Première partie : Dogmes et doctrines
Chateaubriand évoque la beauté et la noblesse morale dit Christianisme dans ses mystères (Trinité, Rédemption, Incarnation), dans ses sacrements (du Baptême à l'Extrême- Onction), dans ses vertus (Foi, Espérance et Charité) et même, en dépit des objections scientifiques, dans la vérité des Écritures (chute originelle, Déluge).

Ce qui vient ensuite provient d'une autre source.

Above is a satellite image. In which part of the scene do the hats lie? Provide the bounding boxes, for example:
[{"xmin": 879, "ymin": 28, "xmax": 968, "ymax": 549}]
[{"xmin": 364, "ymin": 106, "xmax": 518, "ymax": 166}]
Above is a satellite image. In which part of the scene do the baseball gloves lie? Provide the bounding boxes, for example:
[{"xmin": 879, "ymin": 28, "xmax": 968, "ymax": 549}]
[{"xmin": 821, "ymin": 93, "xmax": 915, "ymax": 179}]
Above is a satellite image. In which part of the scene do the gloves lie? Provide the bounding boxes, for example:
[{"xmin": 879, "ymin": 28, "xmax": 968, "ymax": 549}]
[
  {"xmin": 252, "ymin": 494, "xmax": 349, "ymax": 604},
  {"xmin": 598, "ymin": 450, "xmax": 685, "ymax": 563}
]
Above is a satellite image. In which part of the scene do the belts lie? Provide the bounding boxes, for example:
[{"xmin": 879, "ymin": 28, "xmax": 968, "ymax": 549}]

LIVRE V Existence de Dieu prouvée par les merveilles de la nature (extraits)
La volonté organisatrice de DIEU se manifeste dans le spectacle de l'univers, l'instinct des animaux, le chant des oiseaux, la perfection de leurs nids, leurs migrations. N'est-il pas puéril de vouloir démontrer à tout prix la Providence, à la manière de BERNARDIN DE SAINT-PIERRE ? n'y a-t-il pas quelque danger à trop assimiler le christianisme à la religion naturelle? Peu importe à CHATEAUBRIAND qui, fort de ses souvenirs de voyageur et de son talent de peintre, préfère aux arguments théologiques « les raisons poétiques et les raisons de sentiment ». Sous sa plume, le chant des oiseaux devient un hymne à l'Éternel et un enchantement « commandé pour notre oreille » par la Providence. C'est bien « l'Enchanteur » qui apparaît ici.

Chapitre V : Chant des oiseaux (extraits)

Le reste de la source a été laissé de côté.